CONSIGNE
Recopiez le passage de l’article sur Sophie Brochu qui commence à « Bref, Sophie Brochu n’exclut » et se termine à « décarbonation de l’économie. », en y remplaçant « ministre de l’Économie » par « ministre de l’Énergie ».

Bref, Sophie Brochu n’exclut pas de quitter Hydro si l’actuel ministre de l’Économie prend le contrôle de la stratégie énergétique, stratégie qui serait alors subordonnée aux impératifs de développement économique au détriment des énormes besoins de décarbonation de l’économie.

Mes informations, obtenues de sources qui exigent la confidentialité, recoupent les sous-entendus faits par Mme Brochu lors d’une entrevue à l’émission de Paul Arcand, mercredi matin, à l’antenne du 98,5 FM.

« Tant que le cadre de gouvernance à l’intérieur du gouvernement d’Hydro-Québec est sain et qu’on est capables de faire valoir les grandes prérogatives du besoin du système énergétique, je vais être là. Mais si, pour une raison ou pour une autre, je voyais que ce système était à risque, eh bien, j’aurais de sérieuses discussions avec mon actionnaire », a-t-elle répondu à une question de l’animateur sur les rumeurs de son départ dès le printemps prochain.

Or, justement, les projets industriels qui pourraient être approuvés prochainement sont de nature à mettre à risque notre système énergétique.

Une cinquantaine de projets ont été déposés par des entreprises d’ici et de l’étranger qui exigent d’énormes blocs d’énergie. Au total, ces projets excèdent les 15 000 mégawatts (MW), soit près de 40 % de toute la puissance installée d’Hydro-Québec.

Plusieurs de ces projets portent sur le développement de l’hydrogène vert. Les experts jugent cette filière non rentable au Québec, sauf pour des besoins spécifiques limités, puisqu’il faut davantage d’énergie électrique pour produire l’énergie que n’en procure l’hydrogène tiré de l’eau. Si l’hydrogène vert est exporté, cette énergie équivaut même à une subvention aux pays acheteurs.

ENTRÉES FOURNIES
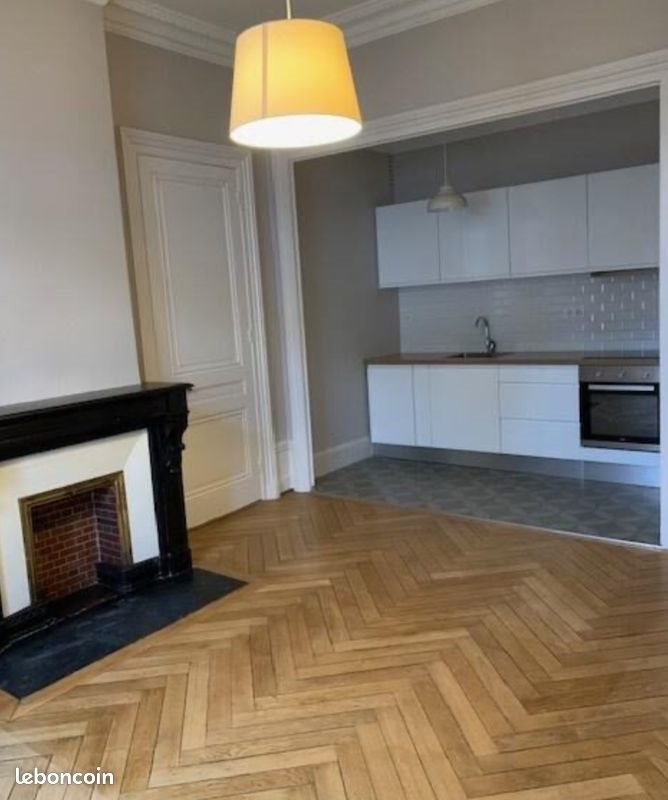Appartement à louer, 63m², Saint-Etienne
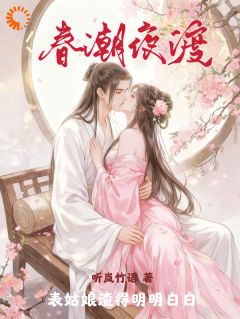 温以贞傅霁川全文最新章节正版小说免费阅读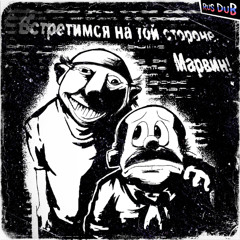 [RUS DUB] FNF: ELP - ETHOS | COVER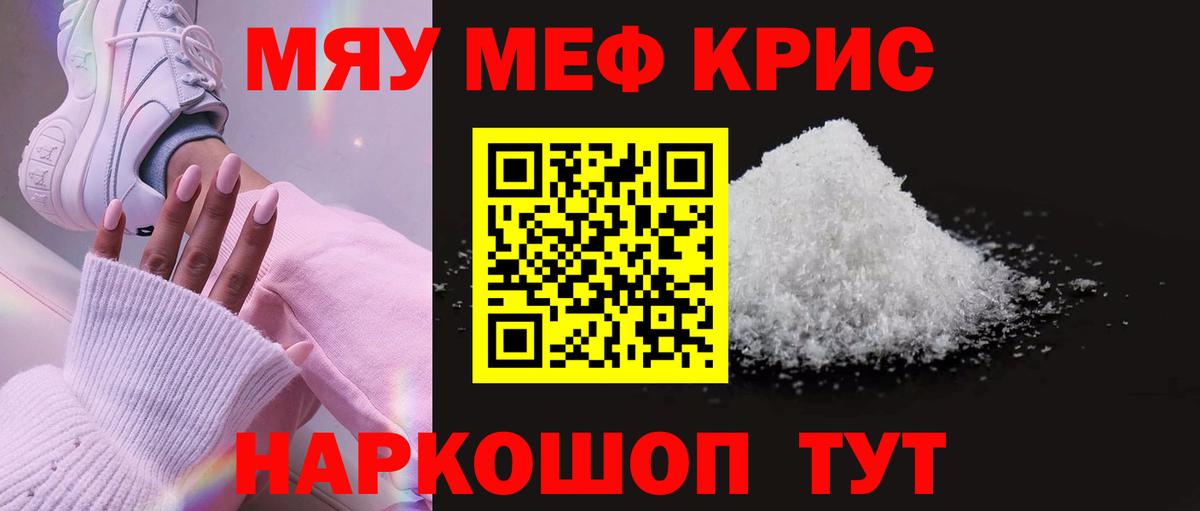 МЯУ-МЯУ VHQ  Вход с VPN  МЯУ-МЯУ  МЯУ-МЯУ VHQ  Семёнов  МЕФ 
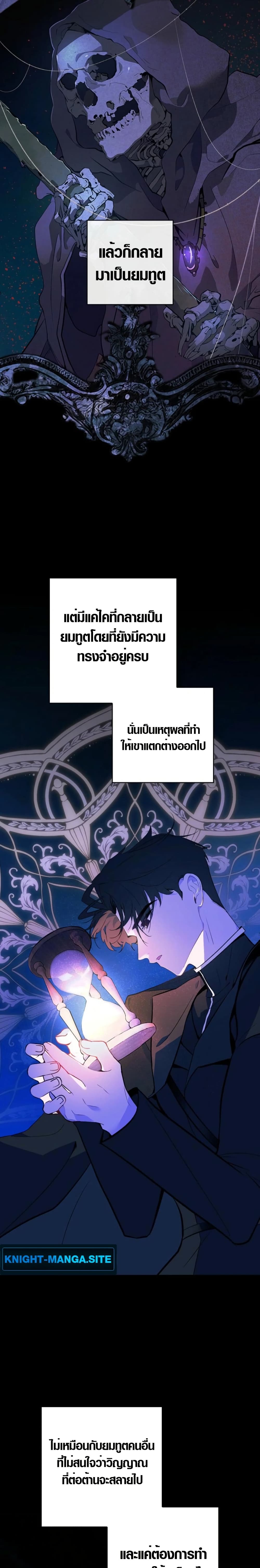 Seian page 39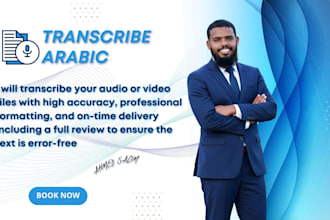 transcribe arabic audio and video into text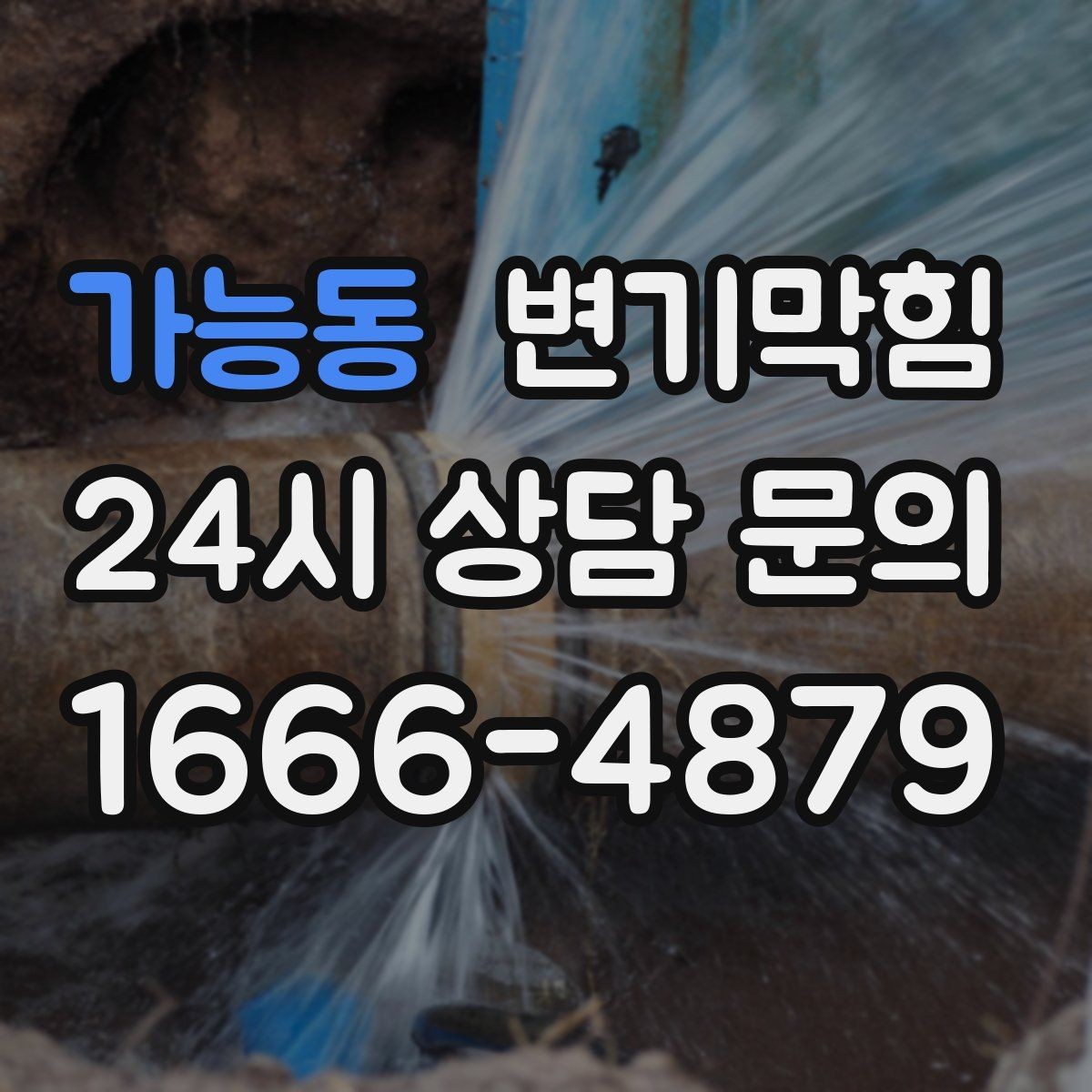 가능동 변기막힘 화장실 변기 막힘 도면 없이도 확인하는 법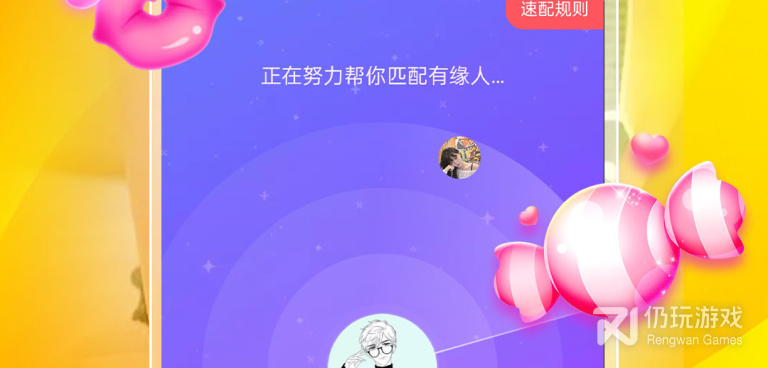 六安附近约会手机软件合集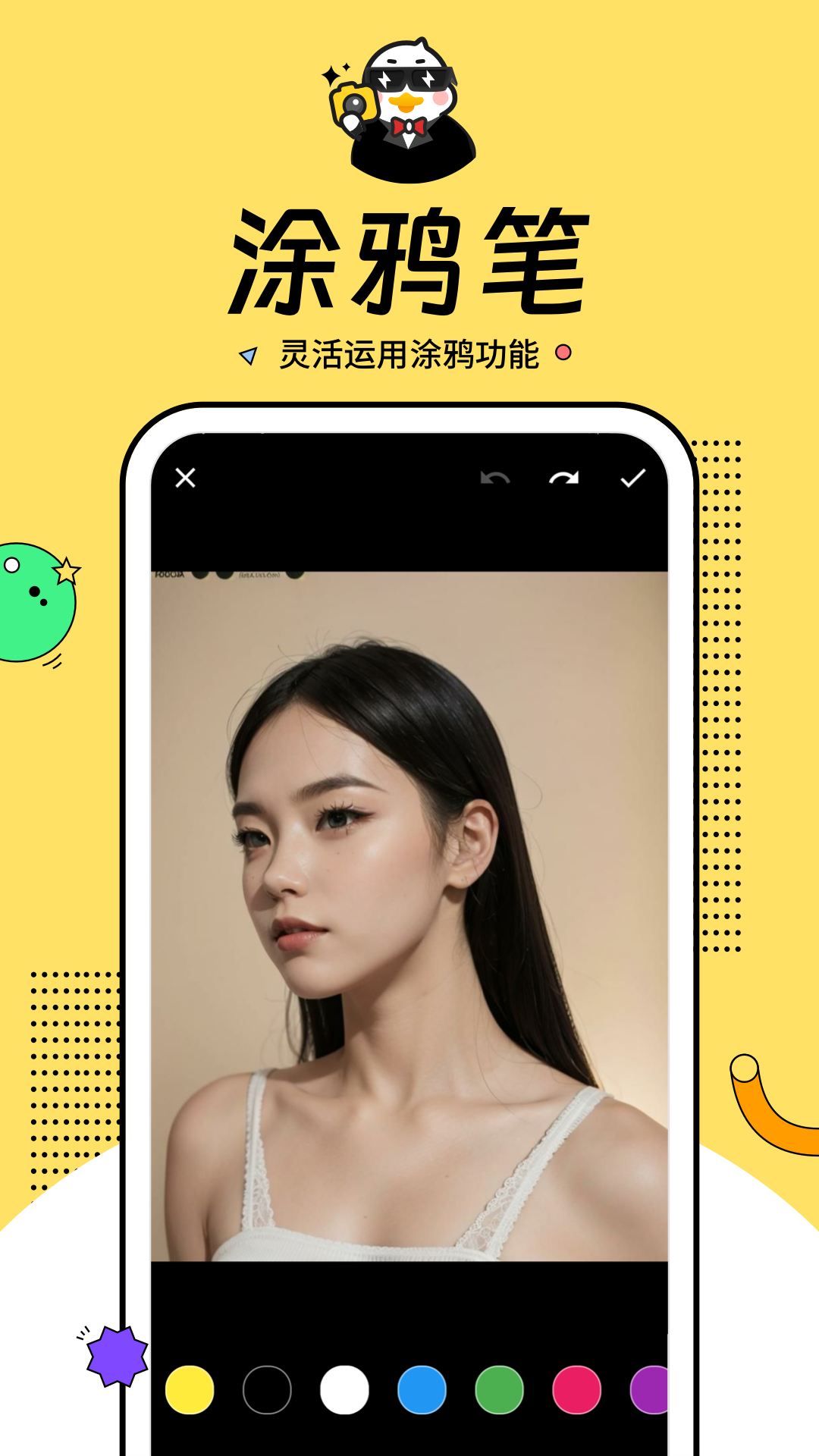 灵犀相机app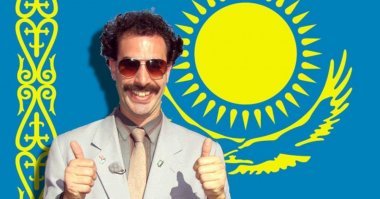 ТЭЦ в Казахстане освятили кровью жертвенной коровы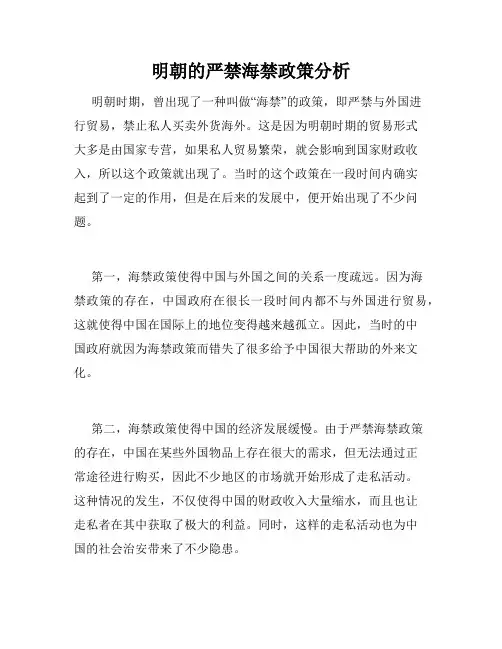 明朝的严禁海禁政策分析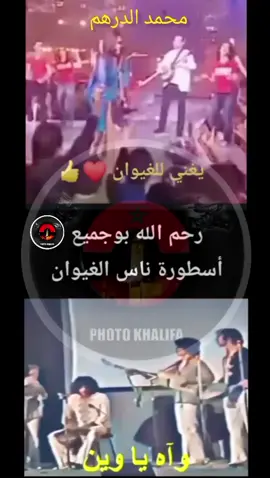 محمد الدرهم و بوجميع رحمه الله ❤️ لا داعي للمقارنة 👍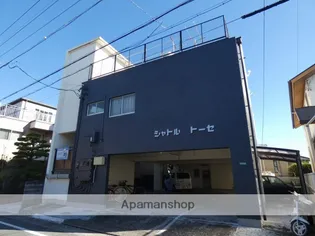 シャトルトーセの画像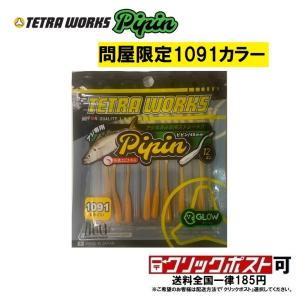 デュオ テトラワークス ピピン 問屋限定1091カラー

RÉSULTAT ATTENDU
Bref, Sophie Brochu n’exclut pas de quitter Hydro si l’actuel ministre de l’Énergie prend le contrôle de la stratégie énergétique, stratégie qui serait alors subordonnée aux impératifs de développement économique au détriment des énormes besoins de décarbonation de l’économie.